The core objective of this project area is to identify and optimize small molecules that modulate aging and senescence- associated molecular mechanisms. We can build here on previous results from our consortium partners, who have already investigated several promising small molecules in their labs. Our aim is to further optimize these compounds in terms of potency and pharmacokinetic properties.

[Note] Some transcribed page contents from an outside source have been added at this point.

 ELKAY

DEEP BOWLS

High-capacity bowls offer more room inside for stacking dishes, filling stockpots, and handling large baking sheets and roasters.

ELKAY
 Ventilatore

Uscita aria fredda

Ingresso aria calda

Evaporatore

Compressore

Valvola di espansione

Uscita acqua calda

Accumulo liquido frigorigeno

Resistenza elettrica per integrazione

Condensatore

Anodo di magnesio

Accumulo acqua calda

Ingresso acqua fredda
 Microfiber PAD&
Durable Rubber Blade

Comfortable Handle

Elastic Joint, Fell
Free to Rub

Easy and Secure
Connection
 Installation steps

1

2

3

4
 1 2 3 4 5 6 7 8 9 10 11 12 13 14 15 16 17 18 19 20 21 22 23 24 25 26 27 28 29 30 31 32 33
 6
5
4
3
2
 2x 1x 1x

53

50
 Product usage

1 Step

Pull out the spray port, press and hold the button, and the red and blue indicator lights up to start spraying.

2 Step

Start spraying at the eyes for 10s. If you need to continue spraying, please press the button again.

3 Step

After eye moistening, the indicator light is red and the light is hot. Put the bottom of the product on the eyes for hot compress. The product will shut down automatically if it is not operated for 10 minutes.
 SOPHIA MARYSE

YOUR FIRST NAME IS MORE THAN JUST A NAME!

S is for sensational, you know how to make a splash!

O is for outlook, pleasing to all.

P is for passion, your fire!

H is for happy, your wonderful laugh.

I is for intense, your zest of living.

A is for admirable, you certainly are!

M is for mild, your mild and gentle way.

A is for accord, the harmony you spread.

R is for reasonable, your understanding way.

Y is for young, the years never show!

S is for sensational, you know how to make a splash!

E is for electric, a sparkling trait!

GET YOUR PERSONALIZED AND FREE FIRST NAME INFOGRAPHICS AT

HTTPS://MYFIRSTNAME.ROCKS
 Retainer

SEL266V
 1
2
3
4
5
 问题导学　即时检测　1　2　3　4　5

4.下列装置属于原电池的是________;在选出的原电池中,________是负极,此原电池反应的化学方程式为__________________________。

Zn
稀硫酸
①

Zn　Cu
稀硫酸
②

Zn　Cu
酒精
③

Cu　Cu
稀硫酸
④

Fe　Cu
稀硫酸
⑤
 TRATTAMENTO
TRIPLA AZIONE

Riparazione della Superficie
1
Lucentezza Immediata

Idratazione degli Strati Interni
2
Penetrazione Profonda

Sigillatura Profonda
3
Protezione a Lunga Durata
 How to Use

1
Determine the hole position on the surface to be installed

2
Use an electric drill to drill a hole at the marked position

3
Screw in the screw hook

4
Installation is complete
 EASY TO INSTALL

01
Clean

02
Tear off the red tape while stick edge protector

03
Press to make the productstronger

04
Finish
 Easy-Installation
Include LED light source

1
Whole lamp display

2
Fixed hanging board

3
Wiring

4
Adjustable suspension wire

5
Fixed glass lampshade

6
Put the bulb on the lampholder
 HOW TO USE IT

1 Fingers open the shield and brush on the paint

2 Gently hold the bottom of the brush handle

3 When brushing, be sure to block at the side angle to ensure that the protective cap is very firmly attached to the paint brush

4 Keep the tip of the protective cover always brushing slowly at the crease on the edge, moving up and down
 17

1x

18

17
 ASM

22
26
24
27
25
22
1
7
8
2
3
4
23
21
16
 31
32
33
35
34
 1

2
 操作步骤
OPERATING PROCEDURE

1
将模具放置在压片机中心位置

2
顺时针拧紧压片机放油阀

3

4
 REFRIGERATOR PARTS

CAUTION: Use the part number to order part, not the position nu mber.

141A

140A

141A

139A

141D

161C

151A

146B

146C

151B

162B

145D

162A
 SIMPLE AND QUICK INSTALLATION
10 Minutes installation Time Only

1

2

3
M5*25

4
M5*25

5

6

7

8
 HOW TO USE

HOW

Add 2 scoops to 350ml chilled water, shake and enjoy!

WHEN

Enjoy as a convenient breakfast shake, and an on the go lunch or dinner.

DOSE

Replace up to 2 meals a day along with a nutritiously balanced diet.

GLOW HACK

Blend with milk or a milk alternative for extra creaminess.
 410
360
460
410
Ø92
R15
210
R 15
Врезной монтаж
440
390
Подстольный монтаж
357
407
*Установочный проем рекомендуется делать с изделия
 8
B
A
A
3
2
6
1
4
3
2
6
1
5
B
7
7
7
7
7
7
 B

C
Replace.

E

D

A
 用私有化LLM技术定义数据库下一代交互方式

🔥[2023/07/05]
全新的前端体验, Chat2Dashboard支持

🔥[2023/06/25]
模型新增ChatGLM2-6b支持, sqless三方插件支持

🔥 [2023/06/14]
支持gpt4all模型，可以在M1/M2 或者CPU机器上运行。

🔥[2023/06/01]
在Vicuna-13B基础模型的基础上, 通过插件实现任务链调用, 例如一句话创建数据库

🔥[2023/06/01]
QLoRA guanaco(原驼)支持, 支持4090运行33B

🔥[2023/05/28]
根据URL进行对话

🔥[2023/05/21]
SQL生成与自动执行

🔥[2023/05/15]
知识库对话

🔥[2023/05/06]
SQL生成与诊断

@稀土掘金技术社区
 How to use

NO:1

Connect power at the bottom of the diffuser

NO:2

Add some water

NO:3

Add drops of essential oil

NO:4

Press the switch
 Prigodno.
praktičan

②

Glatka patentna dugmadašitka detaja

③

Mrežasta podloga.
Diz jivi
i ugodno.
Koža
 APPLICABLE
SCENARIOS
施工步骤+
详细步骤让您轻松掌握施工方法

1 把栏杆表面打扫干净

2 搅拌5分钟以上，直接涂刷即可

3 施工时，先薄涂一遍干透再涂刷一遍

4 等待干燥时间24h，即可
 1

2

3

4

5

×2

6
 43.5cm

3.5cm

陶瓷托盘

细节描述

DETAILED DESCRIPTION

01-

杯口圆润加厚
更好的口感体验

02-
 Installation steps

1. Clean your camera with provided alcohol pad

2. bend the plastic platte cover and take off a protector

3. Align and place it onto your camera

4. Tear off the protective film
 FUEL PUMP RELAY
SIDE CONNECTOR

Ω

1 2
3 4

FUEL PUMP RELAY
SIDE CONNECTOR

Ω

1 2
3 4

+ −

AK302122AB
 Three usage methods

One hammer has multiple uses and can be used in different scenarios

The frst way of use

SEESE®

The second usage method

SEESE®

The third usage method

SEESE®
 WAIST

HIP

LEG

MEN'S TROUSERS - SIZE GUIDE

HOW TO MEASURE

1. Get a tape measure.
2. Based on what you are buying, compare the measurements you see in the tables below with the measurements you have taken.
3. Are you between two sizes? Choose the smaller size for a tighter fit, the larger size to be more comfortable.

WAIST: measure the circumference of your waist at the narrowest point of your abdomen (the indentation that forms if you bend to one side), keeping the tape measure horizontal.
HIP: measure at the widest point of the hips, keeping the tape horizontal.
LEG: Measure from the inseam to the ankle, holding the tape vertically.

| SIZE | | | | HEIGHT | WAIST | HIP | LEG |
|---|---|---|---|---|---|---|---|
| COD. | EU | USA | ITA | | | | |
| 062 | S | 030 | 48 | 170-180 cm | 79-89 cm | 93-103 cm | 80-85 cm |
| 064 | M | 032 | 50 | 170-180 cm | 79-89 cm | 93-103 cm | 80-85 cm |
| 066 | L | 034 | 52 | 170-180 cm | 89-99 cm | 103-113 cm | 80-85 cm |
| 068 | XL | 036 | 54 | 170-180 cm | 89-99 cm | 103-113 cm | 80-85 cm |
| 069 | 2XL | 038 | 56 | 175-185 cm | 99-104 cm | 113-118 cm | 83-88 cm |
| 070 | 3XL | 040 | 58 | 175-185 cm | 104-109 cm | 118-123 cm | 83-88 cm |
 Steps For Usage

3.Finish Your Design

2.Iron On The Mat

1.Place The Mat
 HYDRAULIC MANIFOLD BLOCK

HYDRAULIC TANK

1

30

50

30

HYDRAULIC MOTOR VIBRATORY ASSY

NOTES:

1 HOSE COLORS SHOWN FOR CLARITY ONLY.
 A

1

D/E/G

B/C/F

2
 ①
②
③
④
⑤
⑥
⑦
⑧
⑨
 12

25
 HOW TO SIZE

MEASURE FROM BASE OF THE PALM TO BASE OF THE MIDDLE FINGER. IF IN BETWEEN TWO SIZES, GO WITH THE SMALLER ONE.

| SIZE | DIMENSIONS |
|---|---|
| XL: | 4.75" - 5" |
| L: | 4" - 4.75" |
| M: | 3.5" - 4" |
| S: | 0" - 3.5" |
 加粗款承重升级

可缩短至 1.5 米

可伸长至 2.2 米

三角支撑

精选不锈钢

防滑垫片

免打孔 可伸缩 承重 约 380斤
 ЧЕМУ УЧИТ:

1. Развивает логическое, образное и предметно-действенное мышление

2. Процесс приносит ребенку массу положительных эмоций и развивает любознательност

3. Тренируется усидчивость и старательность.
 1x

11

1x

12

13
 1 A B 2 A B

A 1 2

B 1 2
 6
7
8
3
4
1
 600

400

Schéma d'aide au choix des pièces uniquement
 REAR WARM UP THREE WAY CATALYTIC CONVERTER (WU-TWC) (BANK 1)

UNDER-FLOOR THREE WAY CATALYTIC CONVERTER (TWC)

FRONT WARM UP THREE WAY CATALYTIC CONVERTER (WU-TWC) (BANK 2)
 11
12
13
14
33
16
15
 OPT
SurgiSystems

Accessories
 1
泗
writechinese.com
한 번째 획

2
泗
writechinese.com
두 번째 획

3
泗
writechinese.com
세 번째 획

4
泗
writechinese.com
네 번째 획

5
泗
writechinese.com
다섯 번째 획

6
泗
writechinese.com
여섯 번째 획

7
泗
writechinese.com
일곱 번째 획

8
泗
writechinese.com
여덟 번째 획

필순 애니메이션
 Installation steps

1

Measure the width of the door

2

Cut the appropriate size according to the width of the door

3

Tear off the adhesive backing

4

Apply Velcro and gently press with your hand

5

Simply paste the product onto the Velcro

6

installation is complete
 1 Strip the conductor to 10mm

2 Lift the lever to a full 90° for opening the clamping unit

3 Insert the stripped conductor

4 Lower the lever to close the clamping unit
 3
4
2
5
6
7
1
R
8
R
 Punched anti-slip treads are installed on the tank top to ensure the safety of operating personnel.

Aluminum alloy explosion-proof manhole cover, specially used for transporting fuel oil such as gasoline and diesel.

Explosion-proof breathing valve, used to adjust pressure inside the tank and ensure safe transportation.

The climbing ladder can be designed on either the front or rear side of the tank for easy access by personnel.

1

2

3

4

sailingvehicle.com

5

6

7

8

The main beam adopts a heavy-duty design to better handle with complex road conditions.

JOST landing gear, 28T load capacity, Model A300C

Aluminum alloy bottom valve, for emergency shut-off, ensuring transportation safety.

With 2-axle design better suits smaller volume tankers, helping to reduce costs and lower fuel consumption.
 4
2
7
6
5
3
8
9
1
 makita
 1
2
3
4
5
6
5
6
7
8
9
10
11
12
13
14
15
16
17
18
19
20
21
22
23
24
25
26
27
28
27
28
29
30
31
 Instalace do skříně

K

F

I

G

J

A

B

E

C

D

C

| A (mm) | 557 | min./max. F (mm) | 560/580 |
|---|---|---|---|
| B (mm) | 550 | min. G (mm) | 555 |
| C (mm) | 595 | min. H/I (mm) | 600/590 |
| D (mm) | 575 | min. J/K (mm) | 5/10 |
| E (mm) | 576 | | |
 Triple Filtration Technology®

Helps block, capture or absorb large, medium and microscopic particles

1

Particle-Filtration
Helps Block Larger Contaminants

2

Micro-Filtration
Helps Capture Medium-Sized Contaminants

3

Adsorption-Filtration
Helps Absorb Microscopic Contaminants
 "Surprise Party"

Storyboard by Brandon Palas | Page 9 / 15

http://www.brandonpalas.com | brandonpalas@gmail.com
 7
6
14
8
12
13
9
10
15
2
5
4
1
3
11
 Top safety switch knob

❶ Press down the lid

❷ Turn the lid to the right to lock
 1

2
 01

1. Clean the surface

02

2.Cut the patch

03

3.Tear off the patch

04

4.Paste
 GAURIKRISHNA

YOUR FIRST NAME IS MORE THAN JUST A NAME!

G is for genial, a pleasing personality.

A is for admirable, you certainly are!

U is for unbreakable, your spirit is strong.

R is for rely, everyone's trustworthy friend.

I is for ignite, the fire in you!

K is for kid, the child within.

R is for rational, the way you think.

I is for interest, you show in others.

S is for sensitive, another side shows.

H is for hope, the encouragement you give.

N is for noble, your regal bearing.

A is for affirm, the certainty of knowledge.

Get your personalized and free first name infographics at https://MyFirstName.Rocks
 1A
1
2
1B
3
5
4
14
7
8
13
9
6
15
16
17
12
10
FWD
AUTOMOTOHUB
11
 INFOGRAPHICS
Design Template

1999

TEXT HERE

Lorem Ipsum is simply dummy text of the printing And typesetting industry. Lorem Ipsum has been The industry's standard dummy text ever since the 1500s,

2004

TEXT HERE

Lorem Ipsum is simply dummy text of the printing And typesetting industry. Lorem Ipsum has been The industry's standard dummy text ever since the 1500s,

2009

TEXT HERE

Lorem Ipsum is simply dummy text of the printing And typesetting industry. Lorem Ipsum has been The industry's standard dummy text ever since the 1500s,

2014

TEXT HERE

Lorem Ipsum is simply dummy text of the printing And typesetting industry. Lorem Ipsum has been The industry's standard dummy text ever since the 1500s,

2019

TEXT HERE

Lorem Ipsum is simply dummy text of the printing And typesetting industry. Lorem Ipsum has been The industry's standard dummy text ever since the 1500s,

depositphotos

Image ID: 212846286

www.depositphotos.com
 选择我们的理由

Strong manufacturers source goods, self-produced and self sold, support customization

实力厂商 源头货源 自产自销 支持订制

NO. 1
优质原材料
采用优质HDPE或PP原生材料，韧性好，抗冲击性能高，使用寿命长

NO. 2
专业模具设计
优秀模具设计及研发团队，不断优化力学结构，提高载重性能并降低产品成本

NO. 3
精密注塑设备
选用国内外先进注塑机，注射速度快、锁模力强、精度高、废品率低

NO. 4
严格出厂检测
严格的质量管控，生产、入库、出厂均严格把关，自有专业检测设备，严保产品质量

Besides small molecules, our collaboration partners within the consortium have also investigated pharmacological targets in great detail, which play a central role in several ageing-related signaling cascades. However, only a few, and in some cases none at all, confirmed ligands are currently available for these targets. We will apply our extensive computational drug discovery expertise to identify novel molecules that interact with these targets of interest and modulate their function in a beneficial manner. This requires that we combine the different molecular modelling, virtual screening, and data analysis methods available in our lab.

Furthermore, and in close collaboration with Prof. Sabrina Büttner in Stockholm (https://buttner-lab.com/), we will conduct an unbiased medium-throughput compound screen in yeast to identify entirely novel chemical matter.

Therefore, we will apply multiple complementary and independent hit identification strategies in this project, which will allow us to maximize our chances of successfully identifying promising bioactive molecules. All interesting compounds will then be further optimized using an iterative design cycle. For this purpose, we will work in close collaboration with our wet lab colleagues and combine computational drug design and experimental techniques.